Porton Pharma Solutions Ltd(300363) comments on 2021 annual performance forecast: Porton Pharma Solutions Ltd(300363) : the performance exceeded expectations and the world-class cdmo developed rapidly

\u3000\u3000 Porton Pharma Solutions Ltd(300363) (300363)

Event overview

On January 16, 2022, Porton Pharma Solutions Ltd(300363) released the performance forecast for 2021: the company expects to achieve an annual operating revenue of 3.004 billion yuan – 3.108 billion yuan, a year-on-year increase of 45% – 50%; It is estimated that the net profit attributable to the parent company in the whole year will be 500-532 million yuan, with a year-on-year increase of 54% – 64%; It is expected that the net profit of non parent company deduction in the whole year will be 519 million yuan – 548 million yuan, with a year-on-year increase of 80% – 90%.

The performance exceeded expectations, and the revenue side exceeded the 3 billion yuan mark

It is estimated that the operating revenue will reach 3.004 billion yuan – 3.108 billion yuan in 2021, with a year-on-year increase of 45% – 50%.

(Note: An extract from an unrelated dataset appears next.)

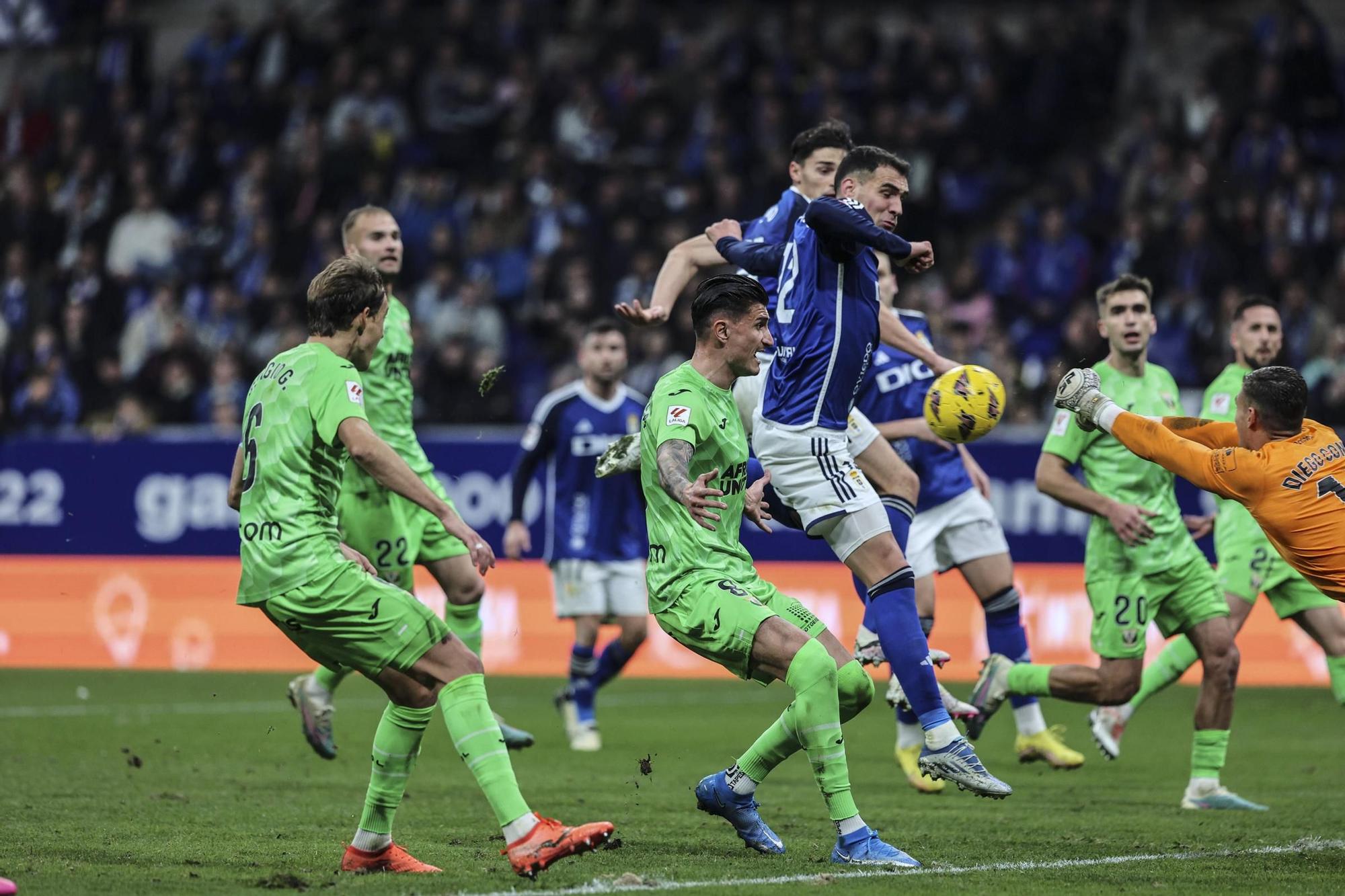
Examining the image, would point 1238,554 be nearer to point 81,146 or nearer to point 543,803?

Quarter by quarter, Q4 is expected to achieve revenue of 932 million yuan – 1.034 billion yuan, a new high in a single quarter. It is expected to increase by 60% – 77% year-on-year and 20% – 34% month on month. The revenue side shows an increasing trend quarter by quarter. We think it benefits from: 1. The cdmo project structure of raw materials continues to be optimized, especially the proportion of advanced intermediates and API with high added value and high gross profit. 2. The replenishment of the company’s new capacity in 2021 also drives the growth of the revenue side.

Under the loss of new business, the profit side still has super excellent performance

It is estimated that the net profit attributable to the parent company in the whole year will be 500-532 million yuan, with a year-on-year increase of 54% – 64%; It is expected that the net profit of non parent company deduction in the whole year will be 519 million yuan – 548 million yuan, with a year-on-year increase of 80% – 90%.

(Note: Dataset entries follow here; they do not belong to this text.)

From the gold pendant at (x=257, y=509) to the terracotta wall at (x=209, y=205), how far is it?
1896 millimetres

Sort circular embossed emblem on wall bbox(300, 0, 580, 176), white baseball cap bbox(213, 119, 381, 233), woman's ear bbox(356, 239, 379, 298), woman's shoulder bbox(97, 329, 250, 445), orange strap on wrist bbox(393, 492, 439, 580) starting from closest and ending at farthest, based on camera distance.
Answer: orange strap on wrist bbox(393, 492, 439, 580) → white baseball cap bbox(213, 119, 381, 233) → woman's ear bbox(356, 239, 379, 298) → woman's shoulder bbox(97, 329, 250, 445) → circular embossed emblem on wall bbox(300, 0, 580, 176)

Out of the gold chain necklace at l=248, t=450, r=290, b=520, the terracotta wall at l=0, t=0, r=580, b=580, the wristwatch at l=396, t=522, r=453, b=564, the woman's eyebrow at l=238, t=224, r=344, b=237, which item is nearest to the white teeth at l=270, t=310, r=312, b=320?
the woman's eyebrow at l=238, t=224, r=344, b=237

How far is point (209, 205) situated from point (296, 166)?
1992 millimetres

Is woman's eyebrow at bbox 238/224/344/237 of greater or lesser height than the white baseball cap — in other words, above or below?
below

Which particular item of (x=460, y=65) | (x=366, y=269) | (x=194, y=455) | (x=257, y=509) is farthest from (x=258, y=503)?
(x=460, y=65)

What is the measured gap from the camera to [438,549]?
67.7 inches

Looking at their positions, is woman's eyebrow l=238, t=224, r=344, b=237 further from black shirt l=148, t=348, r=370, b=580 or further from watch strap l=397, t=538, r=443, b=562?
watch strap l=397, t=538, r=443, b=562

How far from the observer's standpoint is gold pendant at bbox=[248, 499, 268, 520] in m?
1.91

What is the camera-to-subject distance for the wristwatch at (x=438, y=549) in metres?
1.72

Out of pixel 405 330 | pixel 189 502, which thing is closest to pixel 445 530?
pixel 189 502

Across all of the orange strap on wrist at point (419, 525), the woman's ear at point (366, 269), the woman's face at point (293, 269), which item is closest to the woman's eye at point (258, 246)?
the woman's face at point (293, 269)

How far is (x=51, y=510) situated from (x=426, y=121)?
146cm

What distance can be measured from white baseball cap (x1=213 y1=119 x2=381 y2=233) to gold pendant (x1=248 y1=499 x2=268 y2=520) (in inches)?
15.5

In terms of business segments, API cdmo contributes all profits, preparation cdmo and cell gene therapy cdmo are in the stage of gradually delivering customer projects and have a certain income contribution, but they are in the period of high investment. It is expected that the two new business segments will reduce the net profit attributable to the shareholders of the listed company in the consolidated statements by about 100 million yuan. Throughout the year, the company’s overall profit margin was about 16.6% – 17.6%, with the loss of new business added back, the profit margin reached 20%, mainly due to the continuous improvement of the company’s profitability with the further improvement of the company’s capacity utilization and operation efficiency and the optimization of product structure.

In the era of boten 3.0, Trinity international cdmo service providers welcome the new wave

After 2022, the drug substance cdmo + Preparation cdmo + biological cdmo Troika will keep pace.

1) API cdmo: the driving force of short-term performance growth and the acceleration of product structure upgrading. The USD 217 million large order contract announced on November 30, 2021 drives the certainty and high elasticity of next year’s performance.

2) preparation cdmo: medium and long-term growth point, API + Preparation integrated service mode is deepened, moat, laboratory R & D and commercial production capacity are under active construction, and the future can be expected.

3) biological cdmo: medium and long-term growth point, outsourcing blue ocean market with unmet precision card position – cell gene therapy “track”, the three-stage capability circle is increasing step by step, and it is expected to become the first echelon of global cell gene therapy cdmo after 2025.

Investment suggestion: it is estimated that the net profit attributable to the parent company from 2021 to 2023 will be 510 million yuan, 890 million yuan and 990 million yuan respectively, with a year-on-year increase of 57%, 75% and 11%, maintaining the “recommended” rating.

Risk warning: the risk of performance falling short of expectations, new business investment risk and fixed asset investment risk.